Psychedelics have become an area of increasing investment and drug development activities as an emerging group of companies is working to develop these compounds as treatments for neurologic and psychiatric conditions. That’s because of the ability of these drugs to target serotonin, which plays a critical role in the regulation of cognitive function, emotions, memory, and the sleep-wake cycle. Bright Minds Biosciences is developing a pipeline of psychedelics as the next generation of serotonin modulators to treat neuropsychiatric, seizure, and pain disorders by restoring serotonin activity to normal levels. We spoke to Gideon Shapiro, vice president of discovery at Bright Minds Biosciences, about the role serotonin plays in the health of the brain, why psychedelics have emerged as compelling therapeutics for a range of conditions, and the company’s pipeline of drugs in development.

Type 2 diabetes affects nearly 500 million people worldwide and more than 34 million people in the United States. The disease carries an elevated risks of heart attack, stroke, and other serious complications. Fractyl Health believes the approach to treating diabetes by controlling blood sugar levels and other symptoms has been faulty. Research has implicated a critical role the first section of intestine, known as the duodenum, plays in the condition and the company has developed a minimally invasive endoscopic procedure that it believes can correct the problem. We spoke to Harith Rajagopalan, CEO of Fractyl Health, about the company’s experimental procedural therapy to target the root cause of diabetes, how it works, and the path forward to commercialization.

The efforts to develop drugs for neurologic and psychiatric conditions has been plagued with failure.
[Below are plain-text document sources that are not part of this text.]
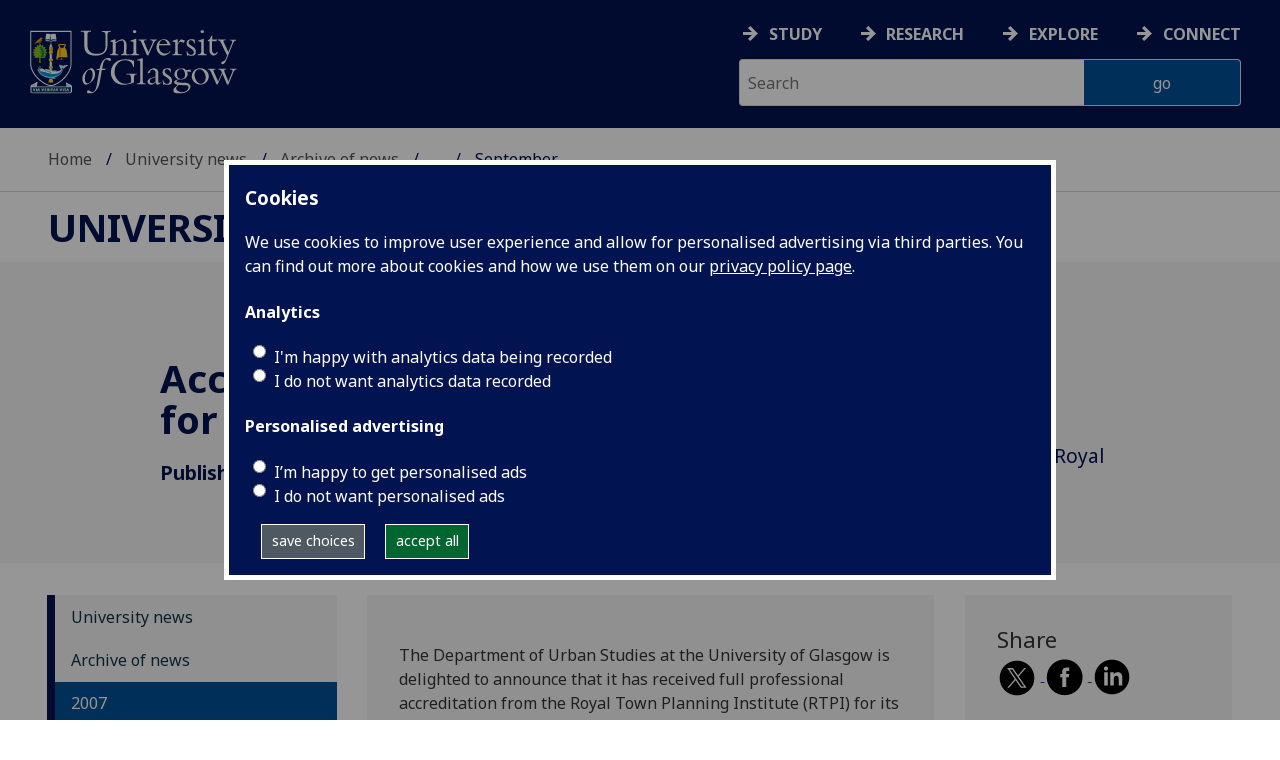

--- FILE ---
content_type: image/svg+xml
request_url: https://www.gla.ac.uk/3t4/img/weibo.svg
body_size: 800
content:
<?xml version="1.0" encoding="UTF-8"?><svg id="Layer_2" xmlns="http://www.w3.org/2000/svg" viewBox="0 0 56.69 56.69"><defs><style>.cls-1{fill:#fff;}</style></defs><circle id="path1" cx="28.23" cy="29.74" r="24.62"/><path class="cls-1" d="M36.97,29.15c-.5-.16-.85-.23-.54-.85.54-1.39.57-2.58,0-3.43-1.16-1.58-4.23-1.54-7.74-.04,0,0-1.12.5-.85-.43.54-1.73.46-3.2-.39-4.09-1.89-1.93-6.93.07-11.33,4.4-3.23,3.27-5.16,6.75-5.16,9.78,0,5.7,7.39,9.21,14.56,9.21,9.44,0,15.72-5.51,15.72-9.82-.03-2.66-2.31-4.13-4.28-4.74h0ZM25.48,41.63c-5.7.57-10.71-2.01-11.1-5.82-.39-3.73,3.97-7.28,9.71-7.82,5.74-.54,10.71,2.01,11.1,5.82.43,3.74-3.97,7.28-9.71,7.82Z"/><path class="cls-1" d="M43.25,18.62c-2.21-2.42-5.53-3.5-8.74-2.81h0c-.73.16-1.2.85-1,1.54.16.73.85,1.2,1.54,1,2.29-.47,4.65.3,6.25,2.01,1.53,1.75,2.05,4.17,1.39,6.39h0c-.24.71.15,1.46.85,1.7.71.24,1.46-.15,1.7-.85h0c.97-3.13.22-6.54-1.96-8.98"/><path class="cls-1" d="M39.74,21.83c-1.08-1.19-2.71-1.72-4.28-1.39-.62.15-.99.77-.85,1.39s.77.99,1.39.85h0c.76-.15,1.53.11,2.04.69.53.58.71,1.4.46,2.16h0c-.16.57.16,1.23.73,1.43.57.16,1.23-.16,1.43-.73.5-1.54.23-3.2-.93-4.4"/><path class="cls-1" d="M26.07,30.92c-2.73-.73-5.82.62-7.01,3.09s-.04,5.16,2.7,6.09c2.85.89,6.25-.5,7.44-3.16,1.16-2.62-.27-5.28-3.12-6.02h-.01ZM23.98,37.16c-.54.85-1.73,1.27-2.66.85-.85-.43-1.16-1.43-.57-2.27.54-.85,1.7-1.23,2.58-.85.92.39,1.19,1.39.65,2.27h0ZM25.8,34.81c-.16.39-.62.5-1,.39-.3-.13-.43-.48-.3-.78,0-.02.02-.05.03-.07.16-.31.62-.5.96-.39.43.11.5.54.31.85h0Z"/></svg>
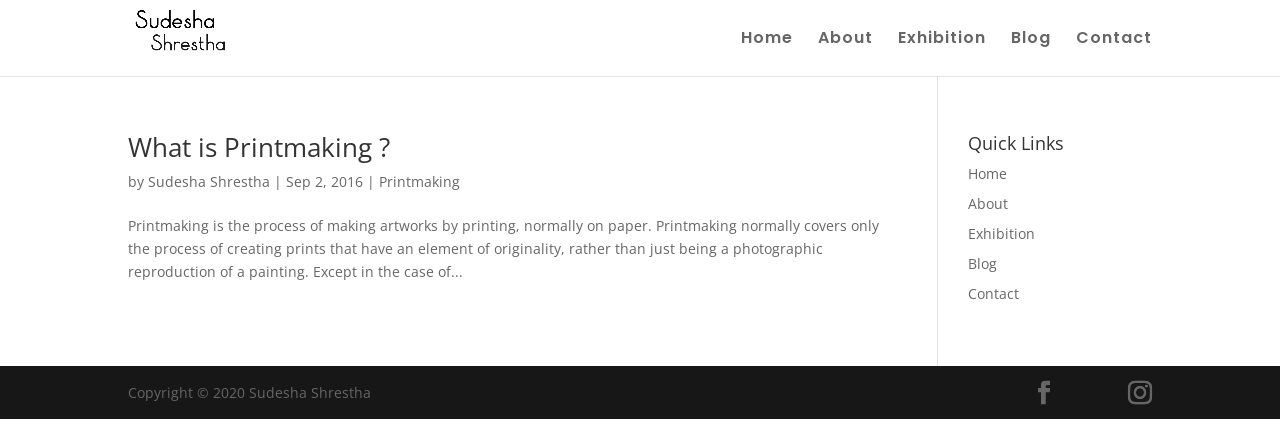

--- FILE ---
content_type: text/css
request_url: https://sudesha.com/wp-content/themes/sudeshacom-child/style.css?ver=4.27.4
body_size: -291
content:
/*
Theme Name: Sudesha Prints
Template: Divi
Version: 1.0.0.1600928905
*/

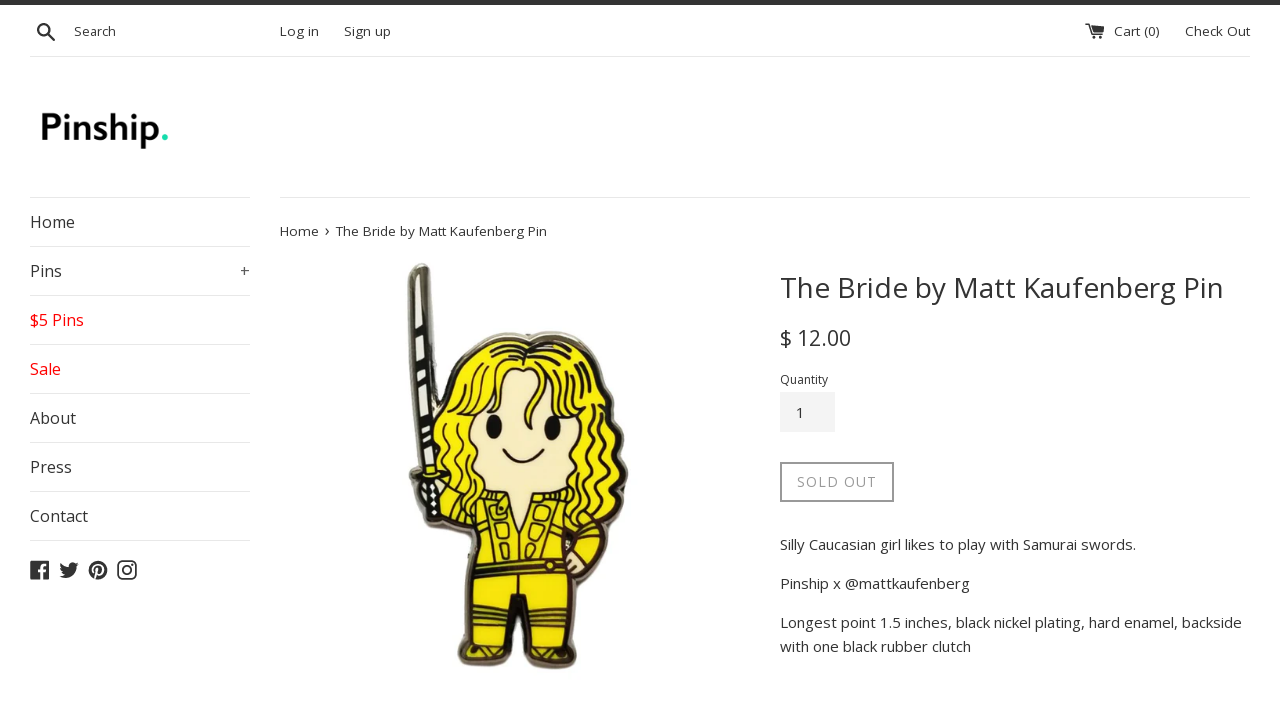

--- FILE ---
content_type: text/css
request_url: https://pinship.com/cdn/shop/t/4/assets/infinitescroll.scss?v=113306495241259163671479934334
body_size: -503
content:
/* overrides and styles to support infinite scroll on home + collections pages */

.grid-flex {
	margin: 0;
	position:relative;
	text-align: center;
	display: flex;
	display: -webkit-flex;
    justify-content: center;
    -webkit-justify-content: center;
    flex-wrap: wrap;
    -webkit-flex-wrap: wrap;
    align-content: space-around;
    -webkit-align-content: space-around;
}
.grid-flex .product {
	float: none;
	padding: 0;
	display: inline-block;
    -webkit-animation-delay: 0.5s !important;
	-moz-animation-delay: 0.5s !important;
	-o-animation-delay: 0.5s !important;
}
.grid-flex .product#more {
	margin: auto;
	padding: 20px 30%;
	font-size: 40px;
}
img#inifinite-scroll-loader {
	display: block;
	width: 150px;
	margin: auto;
	padding: 20px 30%;
}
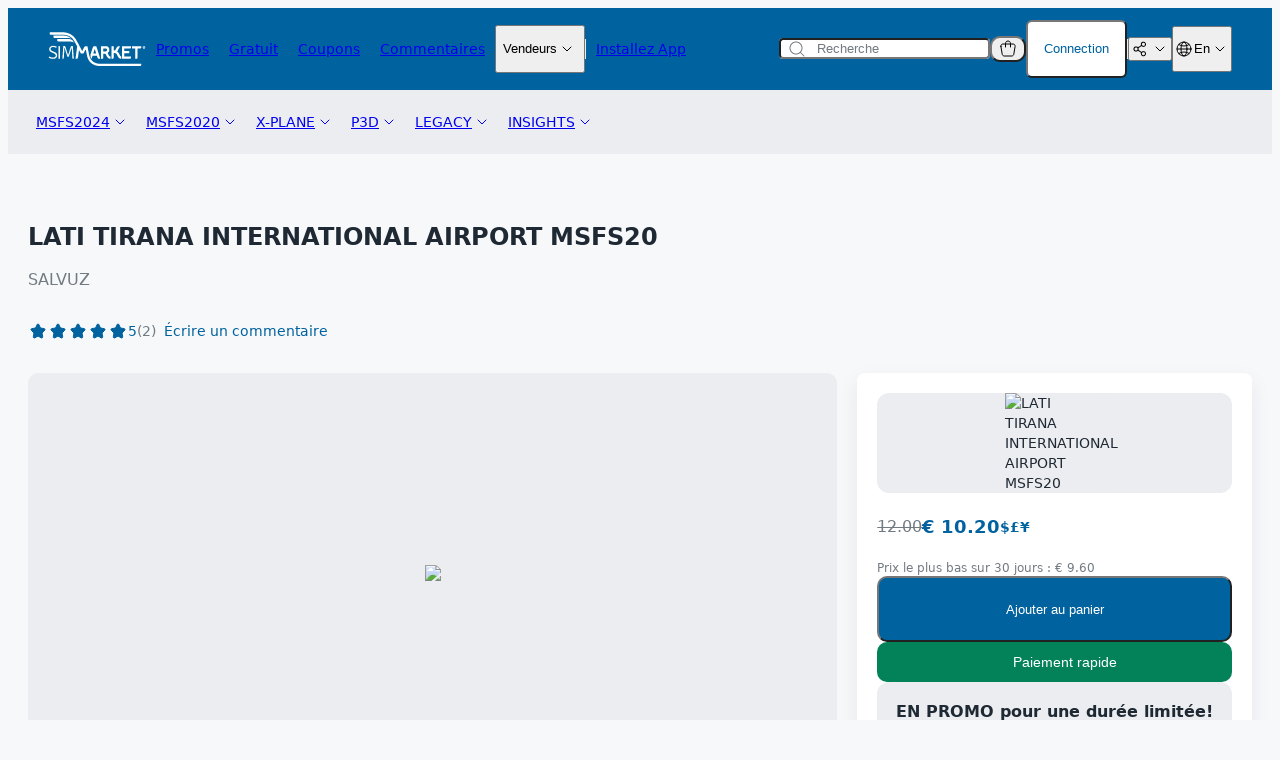

--- FILE ---
content_type: text/css
request_url: https://secure.simmarket.com/templates/twig/components/card.css
body_size: 208
content:
.card {
  display: flex;
  flex-direction: column;
  border-radius: 8px;
}

.card--medium {
  padding: 20px;
}

.card--primary {
  background-color: var(--color-white);
  box-shadow: var(--shadow-base);
}

.card--secondary {
  background-color: var(--color-white);
  border: 1px solid var(--color-gray6);
}

.card--small {
  padding: 12px 20px;
}

.card--tertiary {
  background-color: var(--color-white);
  box-shadow: var(--shadow-base);
  border: 1px solid var(--color-gray6);
}
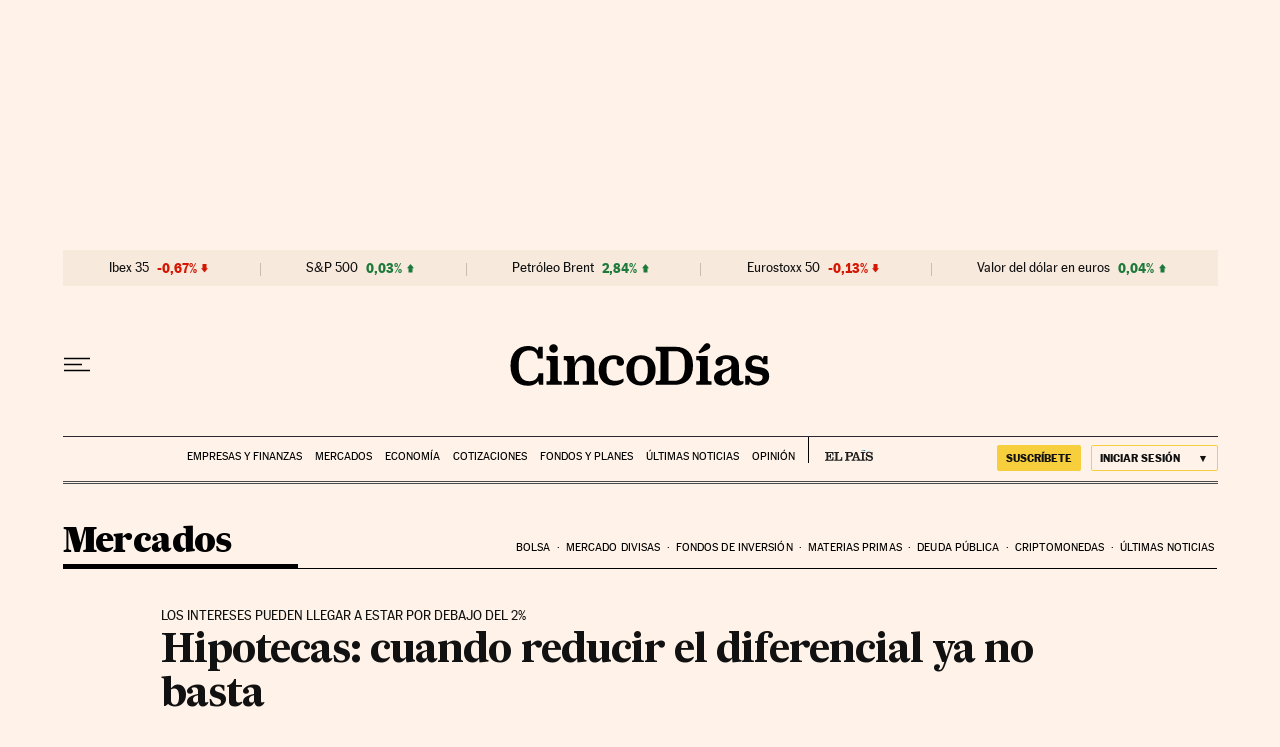

--- FILE ---
content_type: application/javascript; charset=utf-8
request_url: https://fundingchoicesmessages.google.com/f/AGSKWxUBTQVXqy3BB7_JhBk6vTu1228RGfbA_TPdnDqK_HTrGuTkIHl8LwJbls_HRTnWGB92s41WnCjV63laLx0UMr5I_v9s-0UXgyNUvuob01Nr9mqi2lbJa2SQQjKzd7NadNn_QKc4FI3K_NA43wvh9V3POBSRfoW4Lu6JNhjO3JphbTr7drTYEpGpSR89/_/flashads._300x250b./ad_300250./AudienceNetworkPrebidLite./adsjs.
body_size: -1289
content:
window['ae69d771-e5d1-4730-9390-ddf27d69ec7e'] = true;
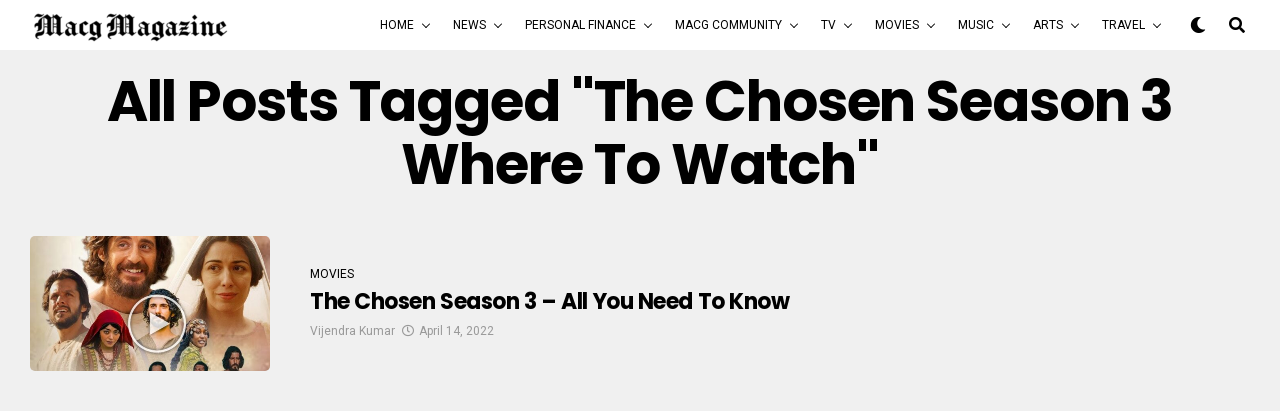

--- FILE ---
content_type: text/html; charset=utf-8
request_url: https://www.google.com/recaptcha/api2/aframe
body_size: 267
content:
<!DOCTYPE HTML><html><head><meta http-equiv="content-type" content="text/html; charset=UTF-8"></head><body><script nonce="5peKHQMlfmxq71afgrJzzA">/** Anti-fraud and anti-abuse applications only. See google.com/recaptcha */ try{var clients={'sodar':'https://pagead2.googlesyndication.com/pagead/sodar?'};window.addEventListener("message",function(a){try{if(a.source===window.parent){var b=JSON.parse(a.data);var c=clients[b['id']];if(c){var d=document.createElement('img');d.src=c+b['params']+'&rc='+(localStorage.getItem("rc::a")?sessionStorage.getItem("rc::b"):"");window.document.body.appendChild(d);sessionStorage.setItem("rc::e",parseInt(sessionStorage.getItem("rc::e")||0)+1);localStorage.setItem("rc::h",'1769907213401');}}}catch(b){}});window.parent.postMessage("_grecaptcha_ready", "*");}catch(b){}</script></body></html>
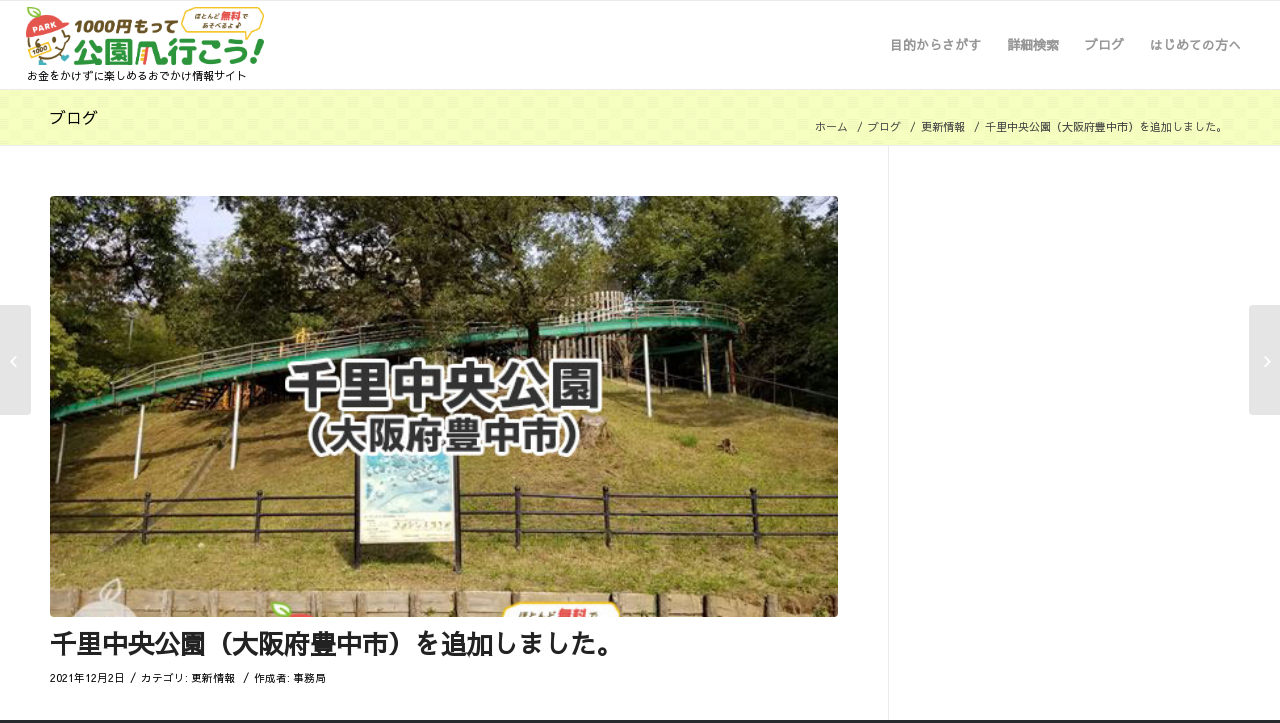

--- FILE ---
content_type: text/html; charset=utf-8
request_url: https://www.google.com/recaptcha/api2/aframe
body_size: 266
content:
<!DOCTYPE HTML><html><head><meta http-equiv="content-type" content="text/html; charset=UTF-8"></head><body><script nonce="wQgc2qEK71v4mHrabXIr9g">/** Anti-fraud and anti-abuse applications only. See google.com/recaptcha */ try{var clients={'sodar':'https://pagead2.googlesyndication.com/pagead/sodar?'};window.addEventListener("message",function(a){try{if(a.source===window.parent){var b=JSON.parse(a.data);var c=clients[b['id']];if(c){var d=document.createElement('img');d.src=c+b['params']+'&rc='+(localStorage.getItem("rc::a")?sessionStorage.getItem("rc::b"):"");window.document.body.appendChild(d);sessionStorage.setItem("rc::e",parseInt(sessionStorage.getItem("rc::e")||0)+1);localStorage.setItem("rc::h",'1770069682088');}}}catch(b){}});window.parent.postMessage("_grecaptcha_ready", "*");}catch(b){}</script></body></html>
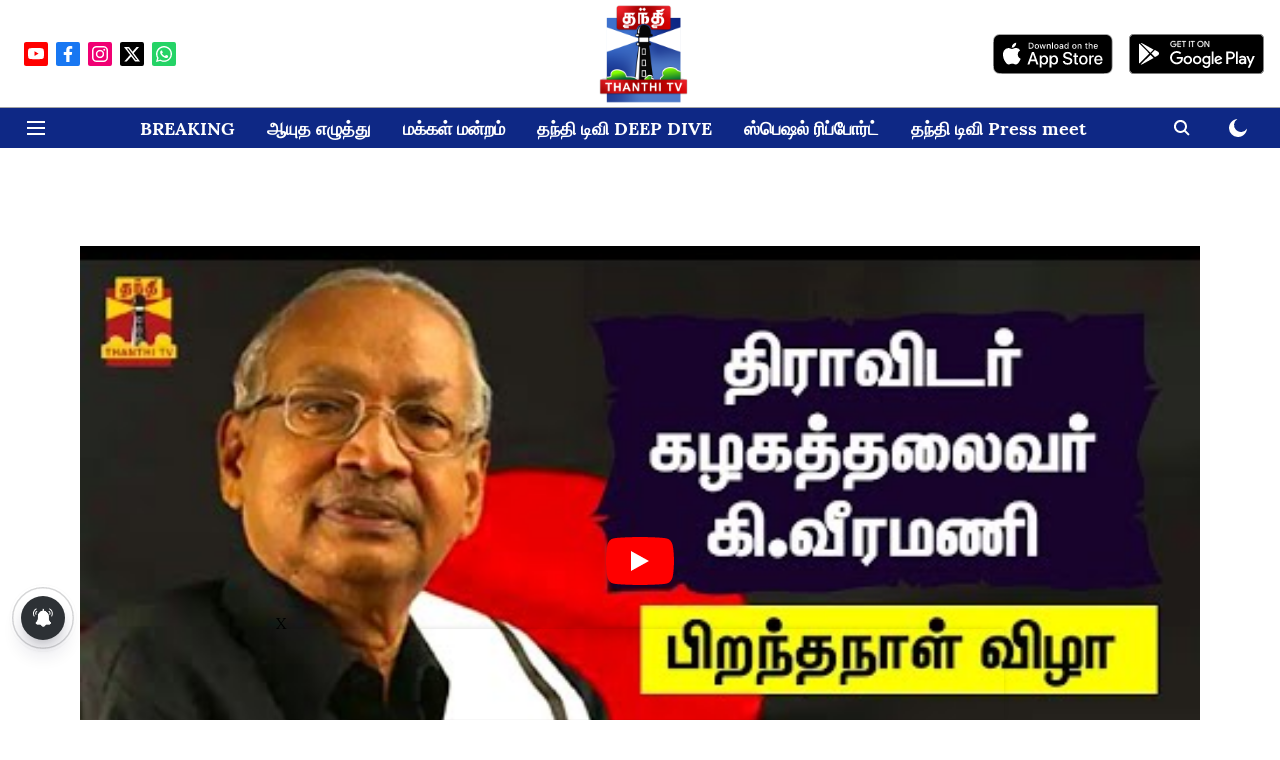

--- FILE ---
content_type: text/html; charset=utf-8
request_url: https://www.google.com/recaptcha/api2/aframe
body_size: 264
content:
<!DOCTYPE HTML><html><head><meta http-equiv="content-type" content="text/html; charset=UTF-8"></head><body><script nonce="7MVvQdNY_v4fm-8pxMgeag">/** Anti-fraud and anti-abuse applications only. See google.com/recaptcha */ try{var clients={'sodar':'https://pagead2.googlesyndication.com/pagead/sodar?'};window.addEventListener("message",function(a){try{if(a.source===window.parent){var b=JSON.parse(a.data);var c=clients[b['id']];if(c){var d=document.createElement('img');d.src=c+b['params']+'&rc='+(localStorage.getItem("rc::a")?sessionStorage.getItem("rc::b"):"");window.document.body.appendChild(d);sessionStorage.setItem("rc::e",parseInt(sessionStorage.getItem("rc::e")||0)+1);localStorage.setItem("rc::h",'1769817981566');}}}catch(b){}});window.parent.postMessage("_grecaptcha_ready", "*");}catch(b){}</script></body></html>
Herophilus is combining organoids derived from patient stem cells along with machine learning to gain new insight into the biology underlying these diseases and discover and develop more effective drugs. We spoke to Saul Kato, co-founder and CEO of Herophilus, about the drug development challenges for these diseases, how his company is using organoids and machine learning to better understand how to target them, and its growing pipeline therapeutic candidates.

While the class of immunotherapies known as checkpoint inhibitors has brought a promising new approach to treating cancer, the development of resistance to these therapies limits the number of patients they benefit. Portage Biotech is building a set of platform technologies and a pipeline of immuno-oncology therapeutic candidates to address this problem. We spoke to Ian Walters, CEO of Portage about the problem of resistance, the company’s pipeline of candidates, and its portfolio-based business model.